# [Activity list]
a. Please sum up the remote working excerpt in two sentences.
b. In the remote working excerpt, what job did the writer's mother hold before she moved into teaching?
c. List every numbered tip in the remote working excerpt.

# [Excerpt]
● ● ●
My mom was an unemployment insurance investigator, and she used to work from home starting in the early ’90s, right up until she switched careers into teaching. At the time, it didn’t seem odd that our mom didn’t go to an office because she had one in our house. In hindsight, she was probably one of the only parents who didn’t need to go to an office.

Having spent so much time working remotely, I wanted to share some things I’ve picked up along the way. My hope is that this will be an evolving list of tips and suggestions, enriched by people sharing what has worked well for them individually and organisationally.

Keep in mind that the suggestions I’m about to make are the things that have worked for me.

Making the most of your remote working situation

What’s most important when working remotely is making a commitment to show up. Turn on your video, be an active participant, and don’t try to do other things at the same time. You might be a ninja with the mute button, but make sure you leave the dishes until after the call.

1. Be responsible. Regardless of what policies exist, it’s a shared responsibility to stay engaged while working remotely.

2. Shower and put on clothes. I know that sounds silly, but it helps to switch your brain into work mode. Routines not only help to give your day more structure and keep you focused, they are good for your health.

3. Save home repairs for the weekend. Working from home gives you the option to take care of some personal admin, but it’s important to draw the line somewhere. Laundry is great, but finally fixing that squeaky step might be a bit irresponsible.
● ● ●
# [Stored data]
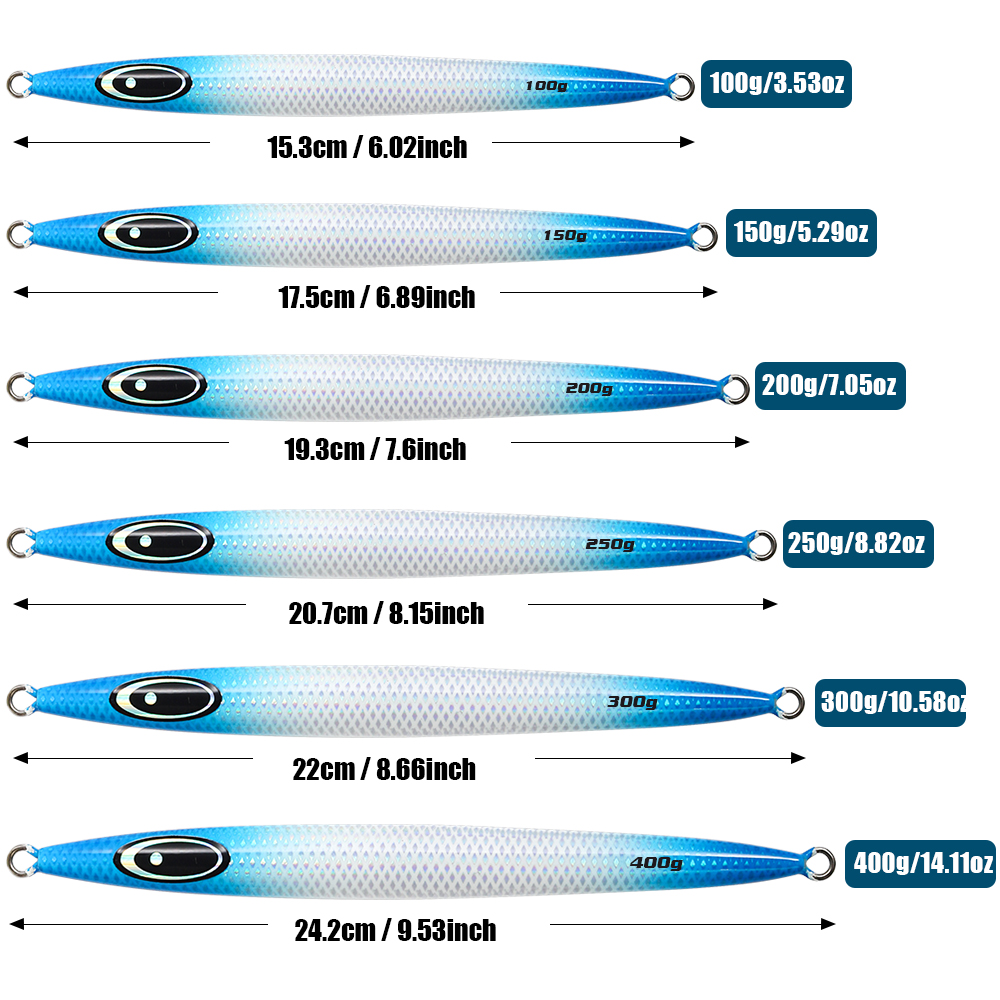 Cheery 100g-400g Saltwater Jig Fishing Lures Fast Sinking Casting Jigging Bait Lead Material Artificial Bait for Sea Fishing – Metal Lure – view 3
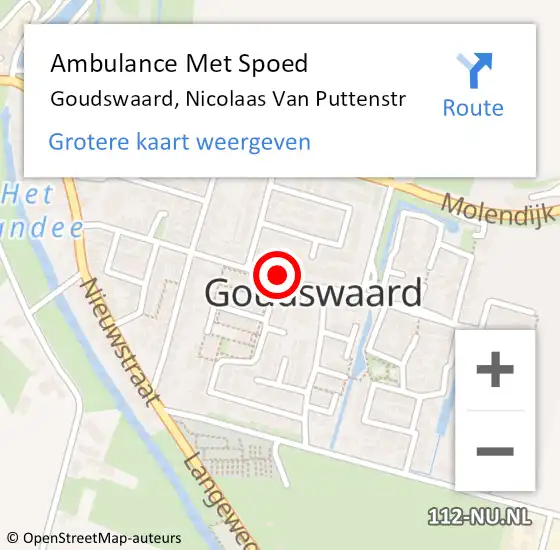 Locatie op kaart van de 112 melding: Ambulance Met Spoed Naar Goudswaard, Nicolaas Van Puttenstr op 18 mei 2019 17:21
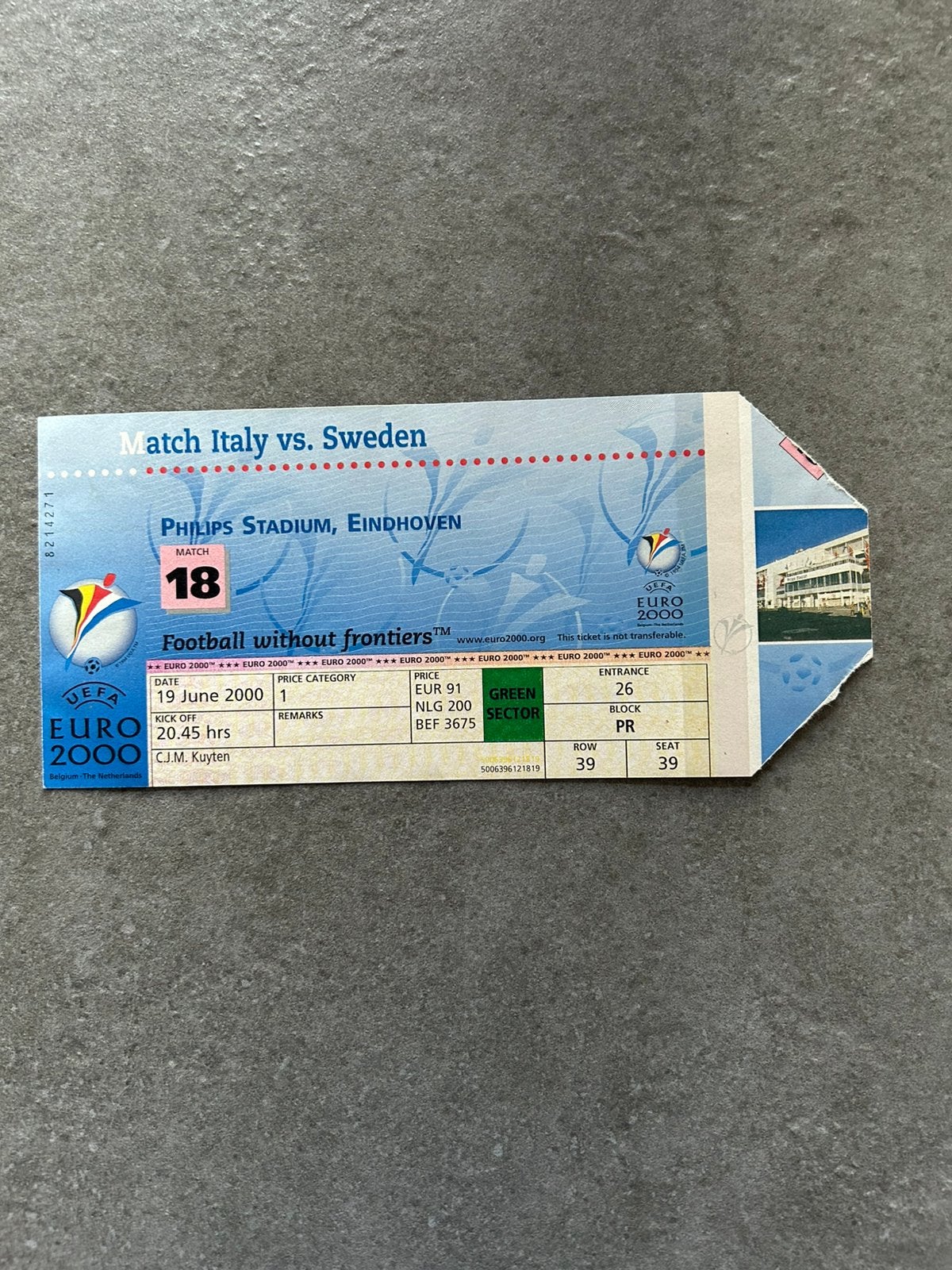 Italië - Zweden ticket, Ophalen of Verzenden, Buitenlandse clubs, Overige typen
● ● ●
# [Exercise solutions]
a. The writer's mother worked from home as an unemployment insurance investigator from the early '90s until she switched to teaching, and the writer offers remote working tips that have worked for them. The most important is committing to show up, and the numbered tips are to be responsible, shower and put on clothes, and save home repairs for the weekend.

b. She was an unemployment insurance investigator.

c.
1. Be responsible.
2. Shower and put on clothes.
3. Save home repairs for the weekend.